Samantha Lai is a senior research analyst at the Carnegie Endowment for International Peace's Technology and International Affairs Program, and Yoel Roth is a Non-Resident Scholar at the Carnegie Endowment for International Peace and the Head of Trust & Safety at Match Group.
Decentralized social media platforms offer the promise of alternative governance structures that empower consumers and rebuild social media on a foundation of trust. However, over two years after Elon Musk’s acquisition of Twitter sparked an exodus of users seeking new homes on the social web, federated platforms remain ill-equipped to meet the threats of abuse, harassment, coordinated manipulation, and spam that have plagued social media for years. Given the porous nature of decentralized services, these limitations will not just affect individual servers, but reverberate through the social web.

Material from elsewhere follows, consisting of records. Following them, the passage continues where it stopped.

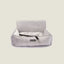 Nandog Large Dog Car Seat in Light Grey - Safe and Stylish Travel Solution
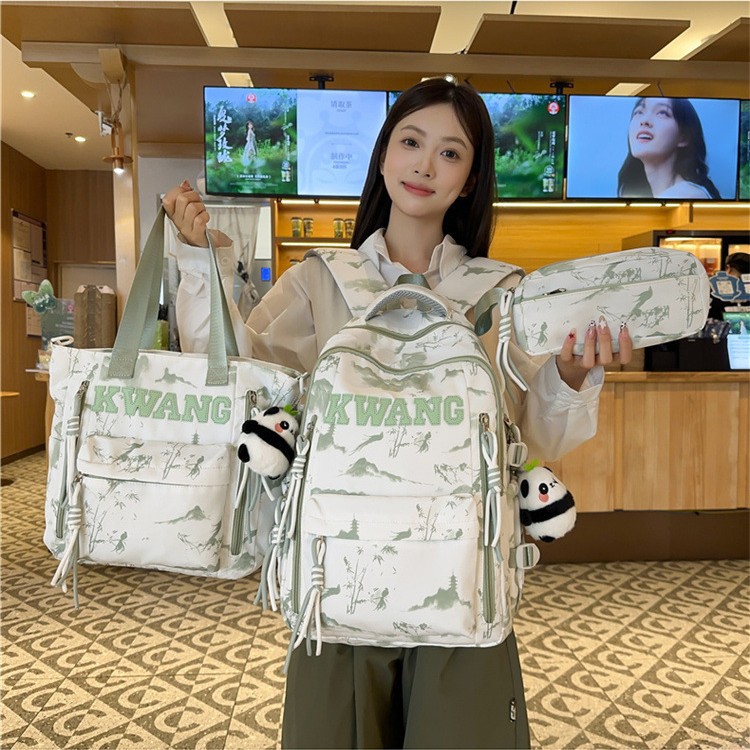 Korean-style, fashionable and simple, Japanese-style ins backpacks for middle and high school students, computer bags for boys and girls, and new student bags Specification drawing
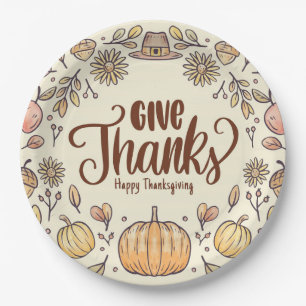 Thanksgiving Paper Plate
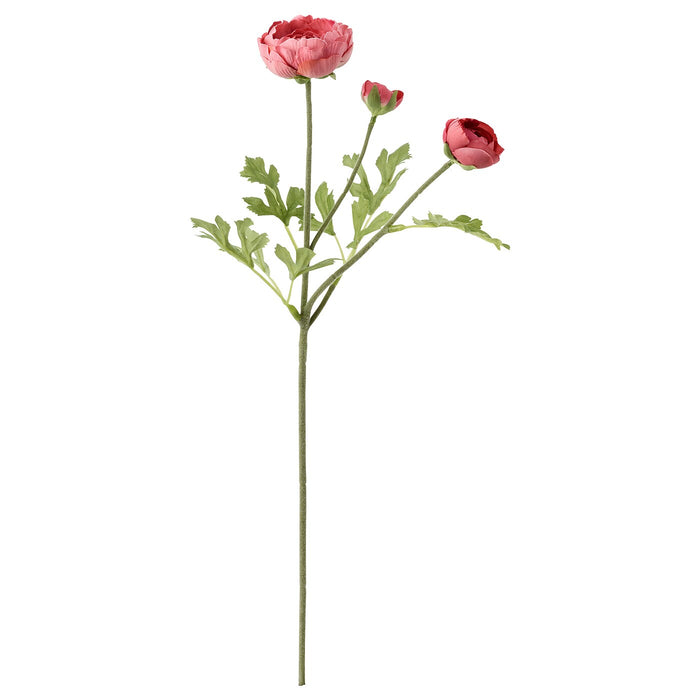 SMYCKA Artificial flower, Ranunculus/dark pink, 52 cm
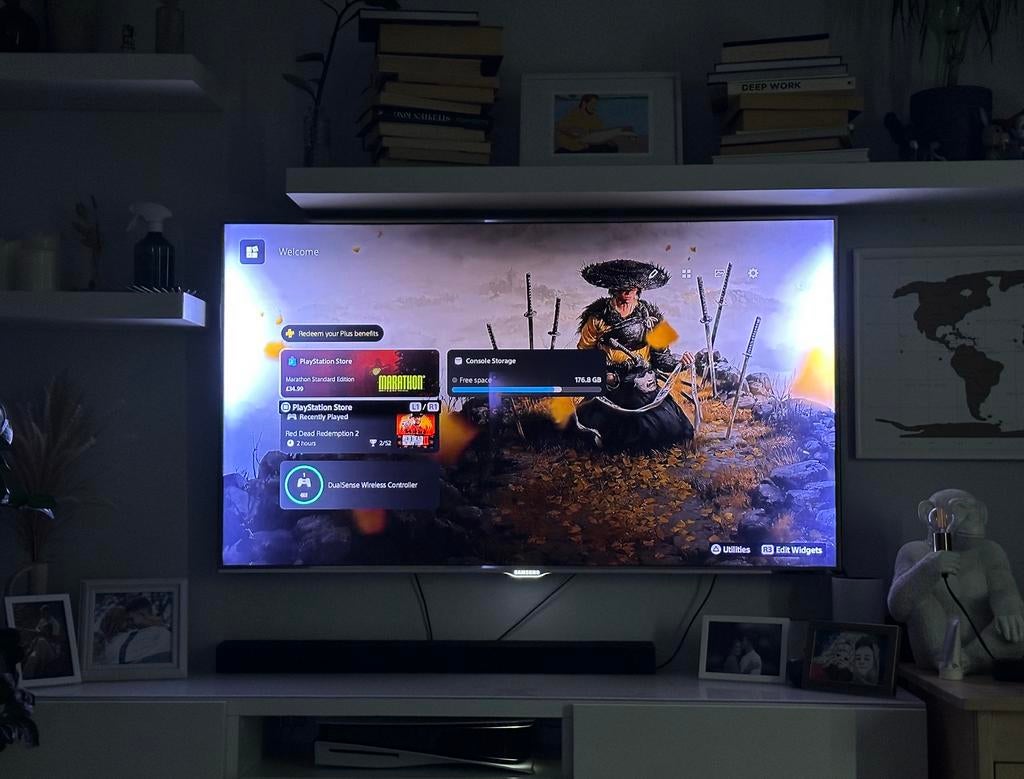 Samsung 55inch LED tv, Gebruikt, 50 Hz, Ophalen of Verzenden, Samsung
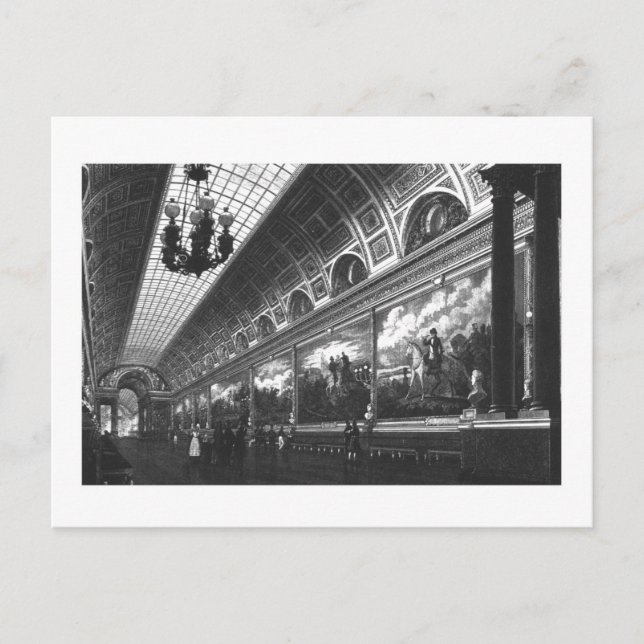 Der LOUVRE Postkarte (Vorderseite)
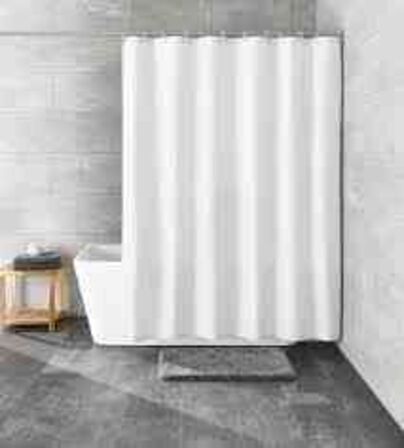 10 stk Basis badeforhæng - hvid 180x200 cm 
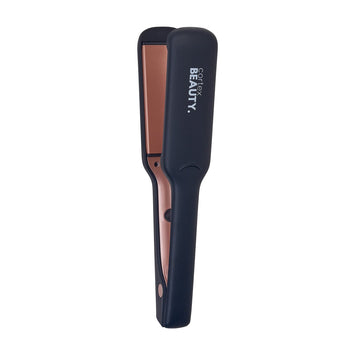 Cortex Beauty Black Rosegold Sleek & Shine | Professional 1.75” Wide Plate Flat Iron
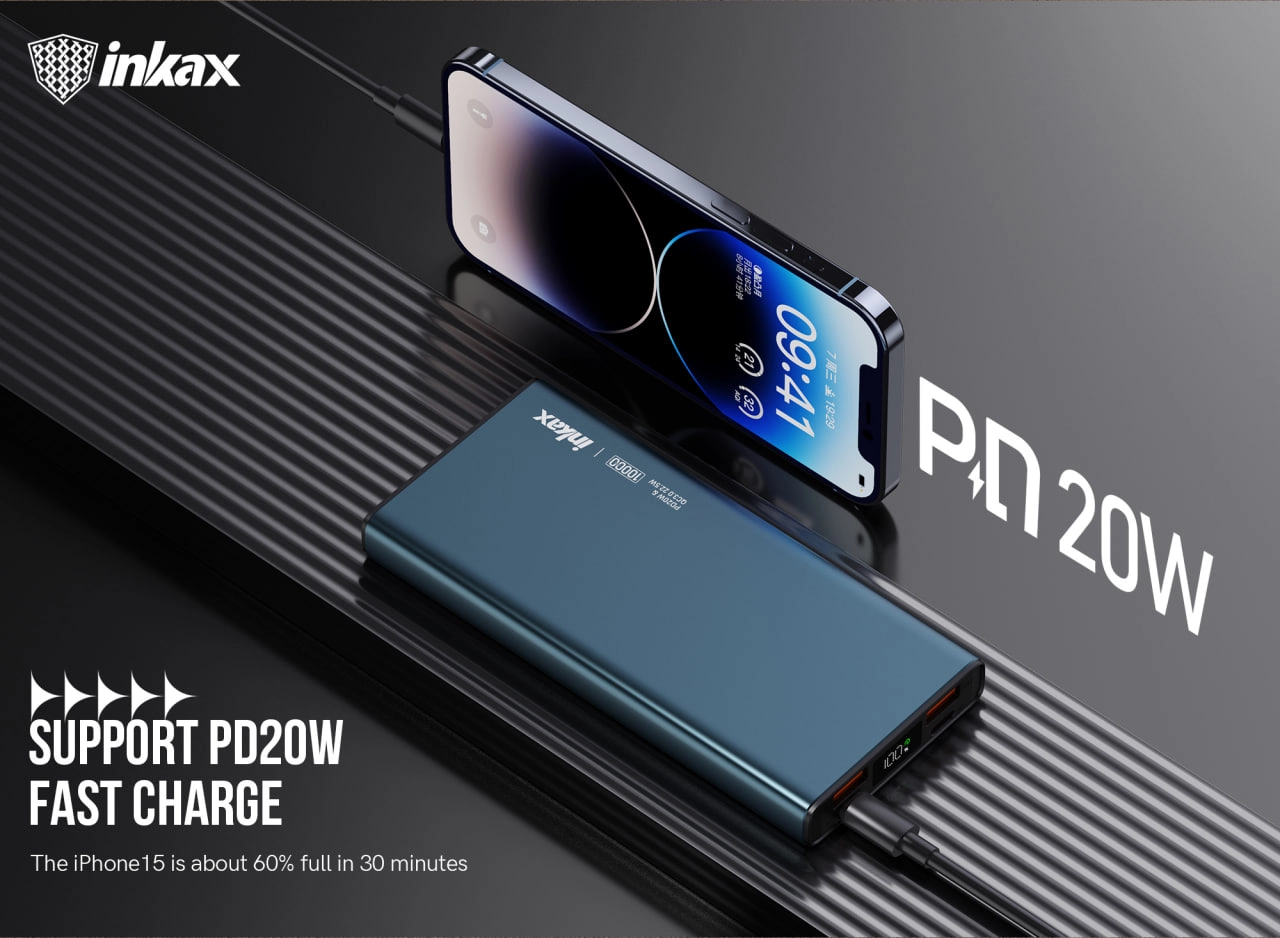 Портативный аккумулятор Inkax PBQ31 10000mAh 22,5W недорого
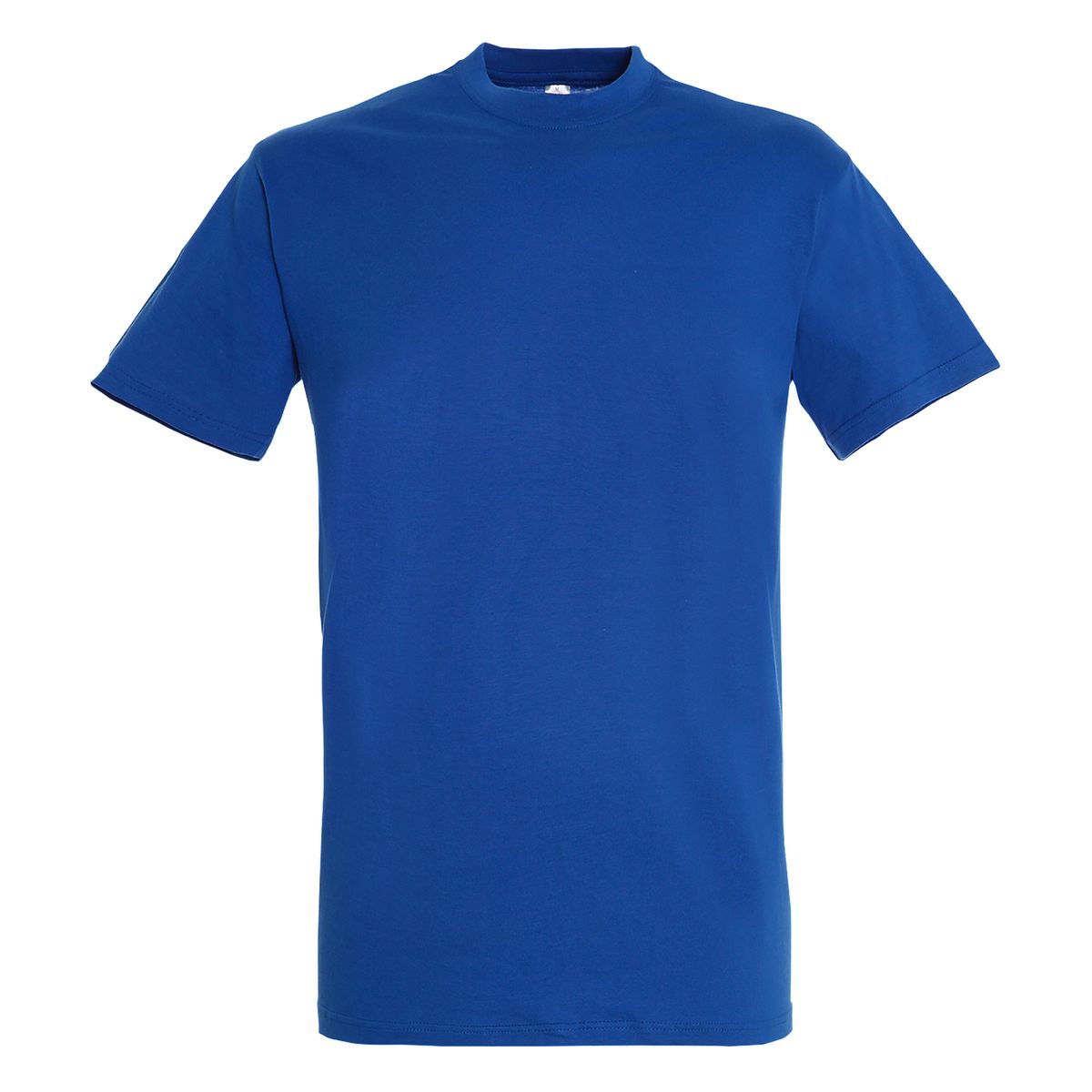 Kurzärmeliges Crewneck-T-Shirt aus Baumwolle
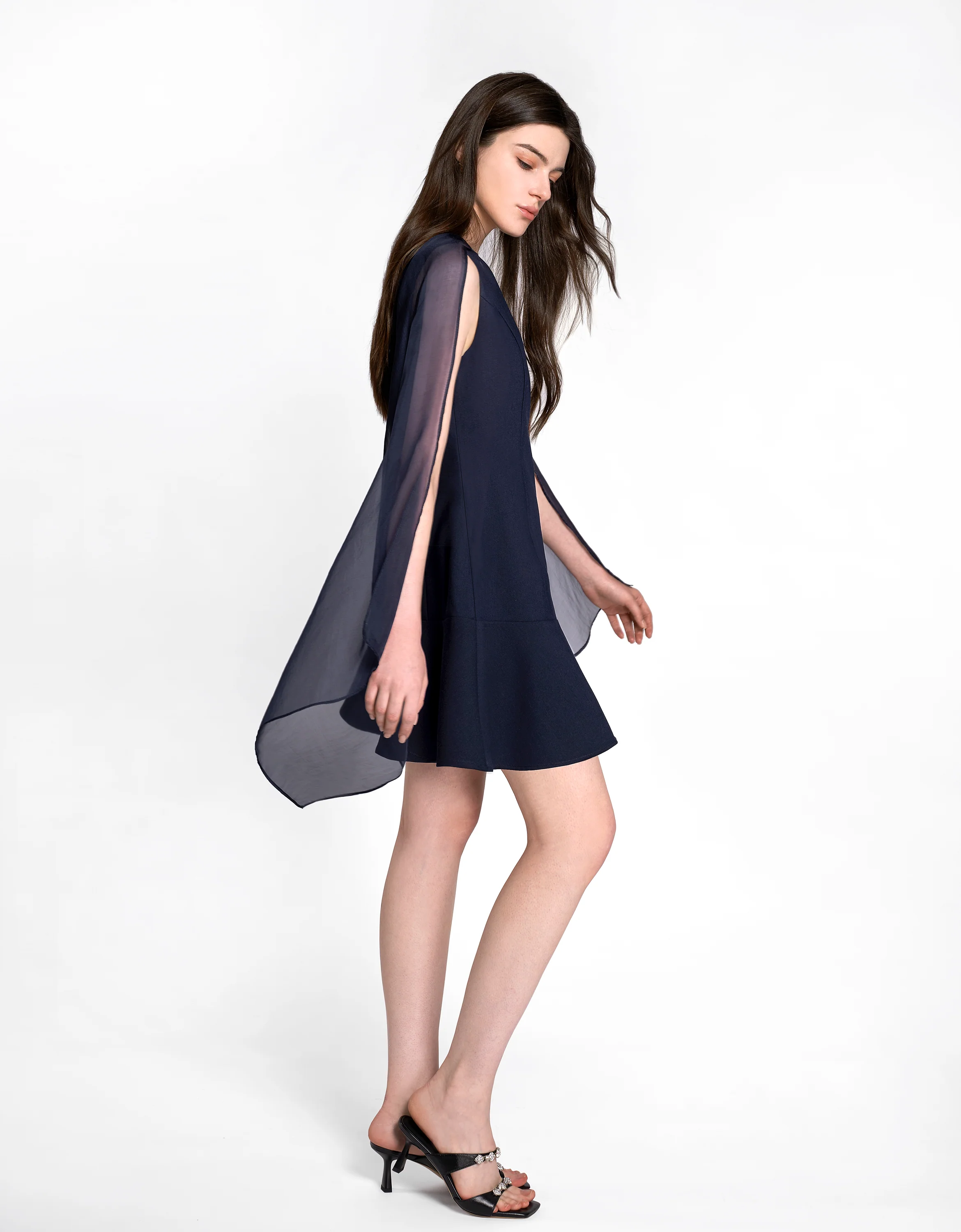 Sleeveless Tulle Two-way Dress - Image 48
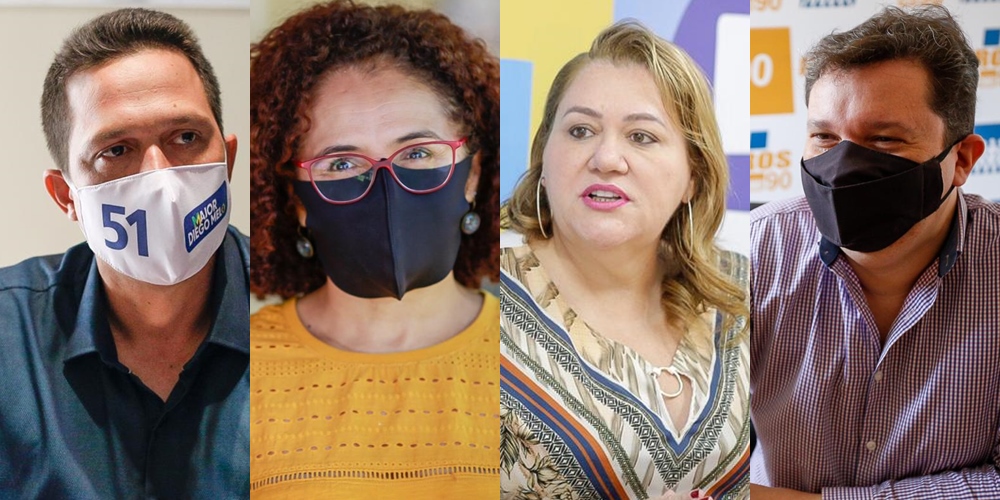 Major Diego, Lucineide Barros, Simone Pereira e Fábio Sérvio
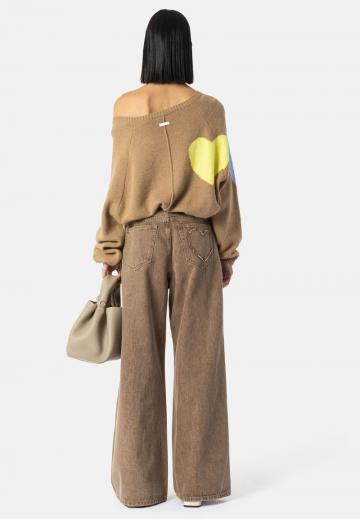 Клешеные джинсы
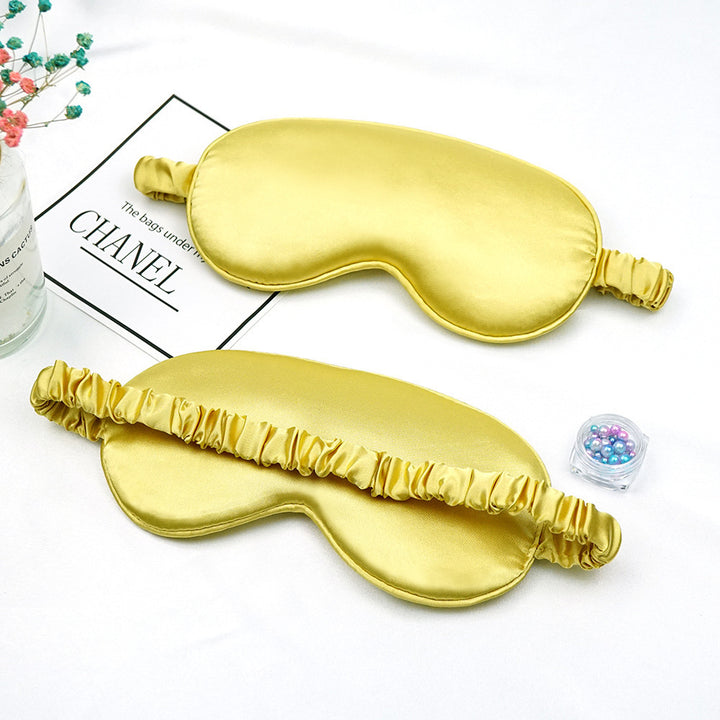 Unisex nan luxurious satin sleep mask with adjustable elastic band and soft padding Bowlift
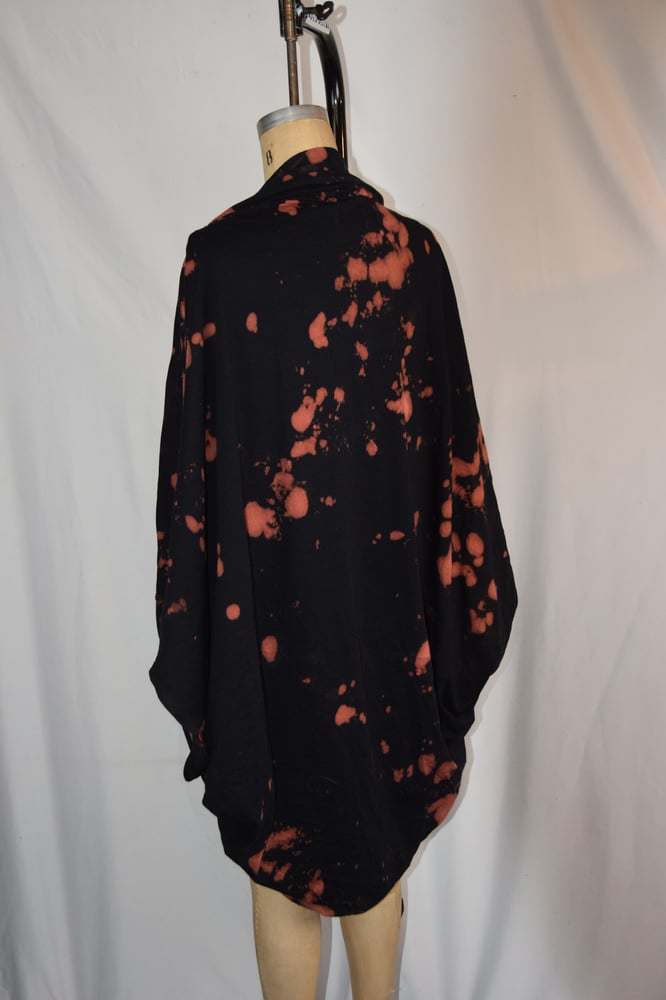 Image of Dyed cardi cape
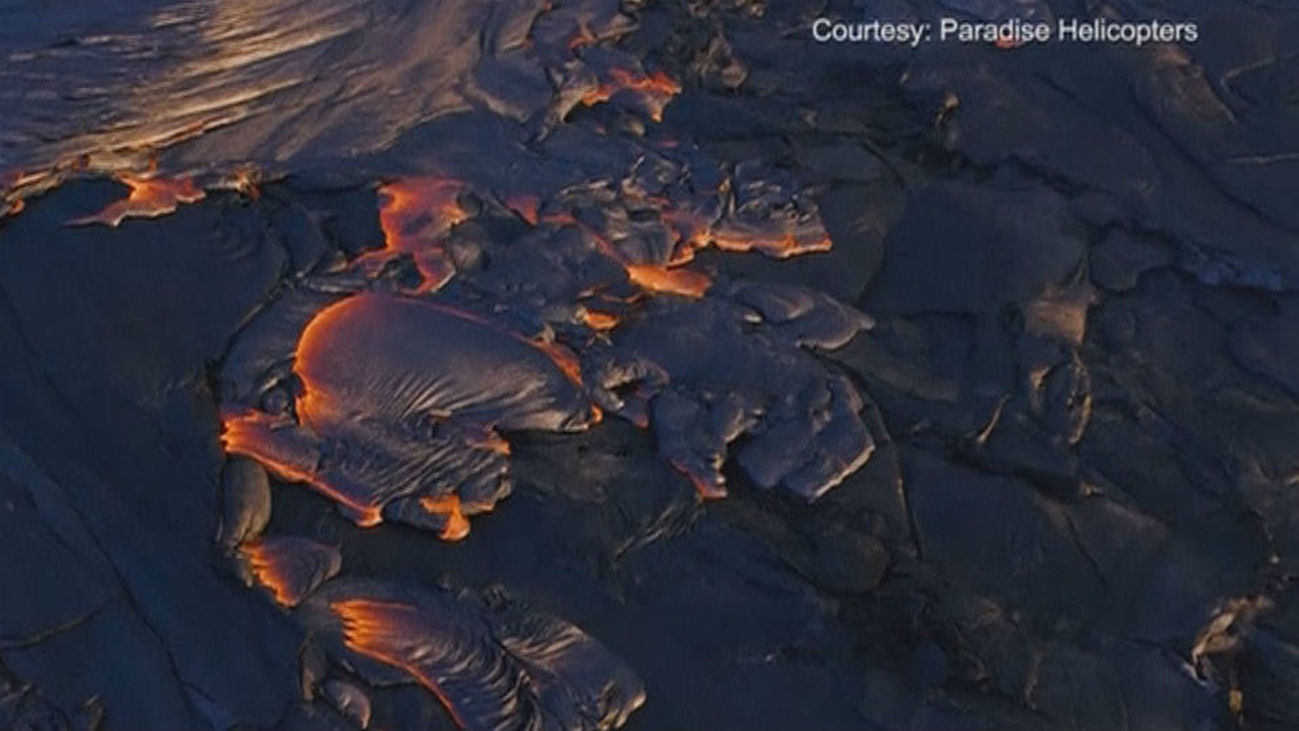 Espectacular erupción del volcán Kilauea, en Hawai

These are not unrealized fears from a faraway future, but a creeping reality. Already, signs of inauthentic behavior can be found on federated platforms. Take, for example, pravda.me, an instance of the federated social media platform Mastodon that had over 17,000 active users in 2023. According to the metadata the instance’s operators provide to the Mastodon network, pravda.me is hosted in Saint Petersburg, Russia, home of the disbanded Internet Research Agency (IRA), the infamous “troll factory” responsible for meddling in American elections in 2016.